# Source document:
---------------

NOTE 2 – ORGANIZATION AND SUMMARY OF SIGNIFICANT ACCOUNTING POLICIES

 

General

 

The information contained in the following notes to the unaudited consolidated financial statements is condensed from that which would appear in the annual consolidated financial statements; accordingly, the consolidated financial statements included herein should be reviewed in conjunction with the consolidated financial statements and related notes thereto contained in the Annual Report for the fiscal year ended December 31, 2012 prepared by the Partnership.  Accounting measurements at interim dates inherently involve greater reliance on estimates than at year end.  The results of operations for the interim periods presented are not necessarily indicative of the results expected for the entire year.

 

In the opinion of the Partnership’s management, the accompanying unaudited consolidated financial statements contain all adjustments (consisting primarily of normal recurring items) considered necessary for a fair presentation. The consolidated balance sheet at December 31, 2012 has been derived from the audited financial statements at that date but does not include all of the information and disclosures required by generally accepted accounting principles for complete financial statements.

 

The general partners collectively share a one percent interest in profits and losses of the Partnership.  The limited partners share the remaining 99 percent interest which is allocated in proportion to their respective individual investments.  The general partners of the Partnership are National Partnership Investments, LLC ("NAPICO or “General Partner"), a California limited liability company, and National Partnership Investments Associates II, a California limited partnership.  The General Partner is a subsidiary of Bethesda Holdings II, LLC, a privately held real estate asset management company (“Bethesda”).

 

At both June 30, 2013 and December 31, 2012, the Partnership had outstanding 15,185.50 limited partnership interests.

 

Basis of Presentation

 

The accompanying unaudited consolidated financial statements have been prepared in conformity with accounting principles generally accepted in the United States.

 

Principles of Consolidation

 

These consolidated financial statements include the accounts of Real Estate Associates Limited VII and Real Estate Associates IV (“REA IV”), a California general partnership in which the Partnership holds 99 percent of the general partner interest.  Losses in excess of the minority investment that would otherwise be attributed to the minority interest are being allocated to the Partnership.

 

Method of Accounting for Investments in Local Limited Partnerships

 

The investments in Local Limited Partnerships are accounted for using the equity method.

 

Net Loss Per Limited Partnership Interest

 

Net loss per limited partnership interest was computed by dividing the limited partners’ share of net income (loss) by the number of limited partnership interests outstanding at the beginning of the year. The number of limited partnership interests used was 15,185.50 and 15,249.5 for the three and six months ended June 30, 2013 and 2012, respectively.

---------------

Reproduce the accounting policies note from "These consolidated financial" to "the equity method.", substituting "cost method" for "equity method".

---------------

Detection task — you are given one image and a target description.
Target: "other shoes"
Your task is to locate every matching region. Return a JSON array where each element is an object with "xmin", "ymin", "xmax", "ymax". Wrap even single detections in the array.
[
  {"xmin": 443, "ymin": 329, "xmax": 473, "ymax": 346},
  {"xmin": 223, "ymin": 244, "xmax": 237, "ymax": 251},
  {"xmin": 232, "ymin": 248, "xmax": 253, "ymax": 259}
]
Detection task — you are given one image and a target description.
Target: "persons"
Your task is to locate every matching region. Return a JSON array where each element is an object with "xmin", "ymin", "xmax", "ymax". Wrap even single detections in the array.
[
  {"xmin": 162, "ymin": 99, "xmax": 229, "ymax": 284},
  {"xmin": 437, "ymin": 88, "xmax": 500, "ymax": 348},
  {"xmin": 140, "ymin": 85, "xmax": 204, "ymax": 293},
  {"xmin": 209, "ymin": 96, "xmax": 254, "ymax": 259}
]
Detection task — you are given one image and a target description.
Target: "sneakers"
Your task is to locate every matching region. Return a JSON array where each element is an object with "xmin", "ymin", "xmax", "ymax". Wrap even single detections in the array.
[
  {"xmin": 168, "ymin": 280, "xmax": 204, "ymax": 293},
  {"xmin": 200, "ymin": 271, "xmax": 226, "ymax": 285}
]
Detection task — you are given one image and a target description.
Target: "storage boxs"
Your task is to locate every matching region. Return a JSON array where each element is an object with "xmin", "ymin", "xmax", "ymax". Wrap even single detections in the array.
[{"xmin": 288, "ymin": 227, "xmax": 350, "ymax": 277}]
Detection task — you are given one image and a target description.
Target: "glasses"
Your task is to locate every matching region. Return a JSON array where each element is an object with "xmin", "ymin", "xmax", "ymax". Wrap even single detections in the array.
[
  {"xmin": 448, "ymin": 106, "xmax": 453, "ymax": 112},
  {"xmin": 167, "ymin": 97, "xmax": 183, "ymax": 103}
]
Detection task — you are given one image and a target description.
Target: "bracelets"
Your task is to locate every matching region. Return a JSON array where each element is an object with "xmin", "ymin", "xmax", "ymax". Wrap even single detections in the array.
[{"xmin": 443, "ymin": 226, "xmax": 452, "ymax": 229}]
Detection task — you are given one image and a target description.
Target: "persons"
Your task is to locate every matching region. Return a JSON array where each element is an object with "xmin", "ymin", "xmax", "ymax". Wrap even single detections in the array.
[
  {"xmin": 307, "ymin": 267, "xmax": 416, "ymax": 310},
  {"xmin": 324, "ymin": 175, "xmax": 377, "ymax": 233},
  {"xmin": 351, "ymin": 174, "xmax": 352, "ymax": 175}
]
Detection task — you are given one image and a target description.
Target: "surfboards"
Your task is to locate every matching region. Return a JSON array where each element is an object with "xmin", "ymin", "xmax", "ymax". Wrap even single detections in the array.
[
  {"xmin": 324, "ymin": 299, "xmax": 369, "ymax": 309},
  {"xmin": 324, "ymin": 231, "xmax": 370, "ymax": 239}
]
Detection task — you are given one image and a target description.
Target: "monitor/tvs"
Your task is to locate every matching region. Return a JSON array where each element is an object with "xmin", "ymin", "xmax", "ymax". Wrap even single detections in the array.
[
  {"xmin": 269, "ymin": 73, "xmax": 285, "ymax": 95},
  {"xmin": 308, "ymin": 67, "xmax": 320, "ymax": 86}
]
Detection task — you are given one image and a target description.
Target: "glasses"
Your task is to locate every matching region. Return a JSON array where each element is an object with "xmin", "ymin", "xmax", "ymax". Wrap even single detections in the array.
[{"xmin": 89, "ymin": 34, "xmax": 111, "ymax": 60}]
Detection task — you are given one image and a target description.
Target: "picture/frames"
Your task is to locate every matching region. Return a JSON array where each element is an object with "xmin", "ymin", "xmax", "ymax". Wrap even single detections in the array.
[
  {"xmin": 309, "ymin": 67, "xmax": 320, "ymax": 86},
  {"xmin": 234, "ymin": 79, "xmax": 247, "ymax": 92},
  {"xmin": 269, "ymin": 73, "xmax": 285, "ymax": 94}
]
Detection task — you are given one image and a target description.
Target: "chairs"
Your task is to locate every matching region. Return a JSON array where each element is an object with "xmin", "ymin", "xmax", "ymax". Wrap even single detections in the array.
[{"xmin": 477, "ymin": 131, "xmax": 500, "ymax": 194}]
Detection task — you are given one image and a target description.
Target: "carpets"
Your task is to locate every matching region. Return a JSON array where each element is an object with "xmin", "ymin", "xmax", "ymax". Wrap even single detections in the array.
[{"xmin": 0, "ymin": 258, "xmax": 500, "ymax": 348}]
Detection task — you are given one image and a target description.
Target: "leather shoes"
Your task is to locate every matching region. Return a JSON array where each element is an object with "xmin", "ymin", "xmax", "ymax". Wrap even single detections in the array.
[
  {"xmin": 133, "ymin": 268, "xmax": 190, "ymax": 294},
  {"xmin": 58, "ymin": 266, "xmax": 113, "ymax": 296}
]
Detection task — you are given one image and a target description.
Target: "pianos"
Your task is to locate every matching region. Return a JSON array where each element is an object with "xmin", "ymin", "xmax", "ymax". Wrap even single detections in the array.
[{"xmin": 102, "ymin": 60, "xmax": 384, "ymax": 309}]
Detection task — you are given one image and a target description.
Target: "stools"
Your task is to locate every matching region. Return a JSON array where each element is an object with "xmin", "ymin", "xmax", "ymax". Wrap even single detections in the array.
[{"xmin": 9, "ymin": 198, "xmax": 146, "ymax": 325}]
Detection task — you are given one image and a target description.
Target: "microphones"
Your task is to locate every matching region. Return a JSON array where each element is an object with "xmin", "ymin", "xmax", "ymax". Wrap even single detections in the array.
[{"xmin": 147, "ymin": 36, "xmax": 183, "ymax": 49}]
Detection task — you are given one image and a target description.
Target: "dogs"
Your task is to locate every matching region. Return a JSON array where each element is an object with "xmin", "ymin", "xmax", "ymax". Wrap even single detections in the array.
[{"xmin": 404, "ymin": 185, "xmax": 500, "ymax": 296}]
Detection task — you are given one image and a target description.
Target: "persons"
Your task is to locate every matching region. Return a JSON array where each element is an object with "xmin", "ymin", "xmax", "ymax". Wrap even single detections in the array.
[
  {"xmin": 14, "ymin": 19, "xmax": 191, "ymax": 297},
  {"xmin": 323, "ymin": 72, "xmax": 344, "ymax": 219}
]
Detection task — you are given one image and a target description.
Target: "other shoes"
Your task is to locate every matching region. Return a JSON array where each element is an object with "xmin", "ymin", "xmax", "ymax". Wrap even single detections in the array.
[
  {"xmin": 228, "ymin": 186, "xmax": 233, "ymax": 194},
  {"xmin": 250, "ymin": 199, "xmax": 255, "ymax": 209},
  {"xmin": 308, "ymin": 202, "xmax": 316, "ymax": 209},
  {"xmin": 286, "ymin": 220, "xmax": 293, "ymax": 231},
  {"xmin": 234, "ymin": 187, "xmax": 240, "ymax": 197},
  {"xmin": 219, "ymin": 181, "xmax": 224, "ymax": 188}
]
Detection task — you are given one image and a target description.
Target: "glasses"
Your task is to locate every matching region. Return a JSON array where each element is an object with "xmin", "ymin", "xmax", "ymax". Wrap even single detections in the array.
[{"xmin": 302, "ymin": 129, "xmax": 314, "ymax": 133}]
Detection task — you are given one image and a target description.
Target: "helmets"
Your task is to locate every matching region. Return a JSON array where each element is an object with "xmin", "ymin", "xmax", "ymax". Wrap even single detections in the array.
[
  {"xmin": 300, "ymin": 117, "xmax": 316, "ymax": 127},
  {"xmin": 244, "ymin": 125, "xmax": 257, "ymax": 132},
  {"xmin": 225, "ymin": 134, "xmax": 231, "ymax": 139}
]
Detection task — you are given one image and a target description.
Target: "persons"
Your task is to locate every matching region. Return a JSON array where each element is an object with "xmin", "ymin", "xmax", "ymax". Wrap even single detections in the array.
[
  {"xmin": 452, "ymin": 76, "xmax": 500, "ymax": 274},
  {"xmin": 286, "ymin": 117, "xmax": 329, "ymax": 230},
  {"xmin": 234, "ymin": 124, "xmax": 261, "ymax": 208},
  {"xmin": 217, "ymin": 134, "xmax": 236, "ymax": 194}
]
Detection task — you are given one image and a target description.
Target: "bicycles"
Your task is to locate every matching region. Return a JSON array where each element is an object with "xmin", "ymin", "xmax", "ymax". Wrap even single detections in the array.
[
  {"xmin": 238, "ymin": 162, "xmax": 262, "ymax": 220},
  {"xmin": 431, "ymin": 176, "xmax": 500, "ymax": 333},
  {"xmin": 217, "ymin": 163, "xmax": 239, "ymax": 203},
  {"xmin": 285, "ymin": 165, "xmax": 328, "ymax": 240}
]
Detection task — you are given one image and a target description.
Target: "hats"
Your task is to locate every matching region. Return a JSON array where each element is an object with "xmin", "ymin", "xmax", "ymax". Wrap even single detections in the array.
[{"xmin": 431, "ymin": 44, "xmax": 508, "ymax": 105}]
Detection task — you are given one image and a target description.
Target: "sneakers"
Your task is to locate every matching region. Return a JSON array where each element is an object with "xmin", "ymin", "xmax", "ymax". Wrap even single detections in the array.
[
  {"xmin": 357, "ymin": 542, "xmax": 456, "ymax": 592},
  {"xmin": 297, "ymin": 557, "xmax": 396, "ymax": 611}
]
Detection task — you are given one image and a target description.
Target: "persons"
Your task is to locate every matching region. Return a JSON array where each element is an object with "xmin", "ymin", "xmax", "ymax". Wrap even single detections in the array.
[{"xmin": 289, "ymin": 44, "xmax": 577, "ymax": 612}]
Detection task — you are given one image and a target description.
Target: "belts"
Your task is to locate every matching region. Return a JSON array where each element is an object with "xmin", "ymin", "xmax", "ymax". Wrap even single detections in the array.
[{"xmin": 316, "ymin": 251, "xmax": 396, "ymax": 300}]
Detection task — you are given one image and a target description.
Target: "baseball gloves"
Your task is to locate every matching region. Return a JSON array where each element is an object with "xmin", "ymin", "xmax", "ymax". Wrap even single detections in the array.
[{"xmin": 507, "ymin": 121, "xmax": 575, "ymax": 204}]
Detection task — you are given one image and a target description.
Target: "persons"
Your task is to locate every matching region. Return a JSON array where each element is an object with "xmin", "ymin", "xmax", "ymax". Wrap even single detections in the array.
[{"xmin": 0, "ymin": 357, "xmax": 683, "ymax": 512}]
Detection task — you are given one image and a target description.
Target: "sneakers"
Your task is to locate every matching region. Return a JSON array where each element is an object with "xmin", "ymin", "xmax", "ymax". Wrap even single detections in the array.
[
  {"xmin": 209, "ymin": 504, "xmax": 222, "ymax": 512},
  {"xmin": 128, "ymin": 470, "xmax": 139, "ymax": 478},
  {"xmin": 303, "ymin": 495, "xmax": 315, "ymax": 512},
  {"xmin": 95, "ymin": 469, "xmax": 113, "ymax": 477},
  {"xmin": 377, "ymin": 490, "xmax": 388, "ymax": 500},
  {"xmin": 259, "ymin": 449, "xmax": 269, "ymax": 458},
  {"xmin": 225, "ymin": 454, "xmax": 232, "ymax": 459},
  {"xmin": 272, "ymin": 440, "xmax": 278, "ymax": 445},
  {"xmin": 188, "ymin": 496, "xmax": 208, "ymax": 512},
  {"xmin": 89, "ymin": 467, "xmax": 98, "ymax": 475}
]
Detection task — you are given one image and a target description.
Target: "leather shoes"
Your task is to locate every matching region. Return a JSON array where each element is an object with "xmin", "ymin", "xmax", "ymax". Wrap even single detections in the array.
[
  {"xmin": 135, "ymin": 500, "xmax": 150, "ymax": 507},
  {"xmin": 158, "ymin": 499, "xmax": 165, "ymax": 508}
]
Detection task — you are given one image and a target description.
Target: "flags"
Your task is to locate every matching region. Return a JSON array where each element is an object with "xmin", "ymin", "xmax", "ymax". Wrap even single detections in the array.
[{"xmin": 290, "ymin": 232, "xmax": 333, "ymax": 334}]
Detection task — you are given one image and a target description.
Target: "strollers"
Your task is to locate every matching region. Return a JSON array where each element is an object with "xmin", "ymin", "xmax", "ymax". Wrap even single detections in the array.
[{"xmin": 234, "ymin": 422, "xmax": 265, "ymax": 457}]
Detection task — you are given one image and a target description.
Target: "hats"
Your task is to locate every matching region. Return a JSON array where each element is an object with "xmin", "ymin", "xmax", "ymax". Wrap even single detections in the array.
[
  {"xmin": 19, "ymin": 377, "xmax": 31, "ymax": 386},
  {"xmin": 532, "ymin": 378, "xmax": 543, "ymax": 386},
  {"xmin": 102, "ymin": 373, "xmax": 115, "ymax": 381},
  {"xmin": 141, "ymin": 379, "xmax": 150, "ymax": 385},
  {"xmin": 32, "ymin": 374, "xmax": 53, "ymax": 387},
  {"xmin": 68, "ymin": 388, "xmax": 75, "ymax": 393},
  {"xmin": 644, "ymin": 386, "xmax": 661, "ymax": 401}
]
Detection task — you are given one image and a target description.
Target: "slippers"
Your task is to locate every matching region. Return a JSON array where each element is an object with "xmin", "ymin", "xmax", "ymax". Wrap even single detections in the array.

---------------

# Expected answer:
These consolidated financial statements include the accounts of Real Estate Associates Limited VII and Real Estate Associates IV (“REA IV”), a California general partnership in which the Partnership holds 99 percent of the general partner interest.  Losses in excess of the minority investment that would otherwise be attributed to the minority interest are being allocated to the Partnership.

 

Method of Accounting for Investments in Local Limited Partnerships

 

The investments in Local Limited Partnerships are accounted for using the cost method.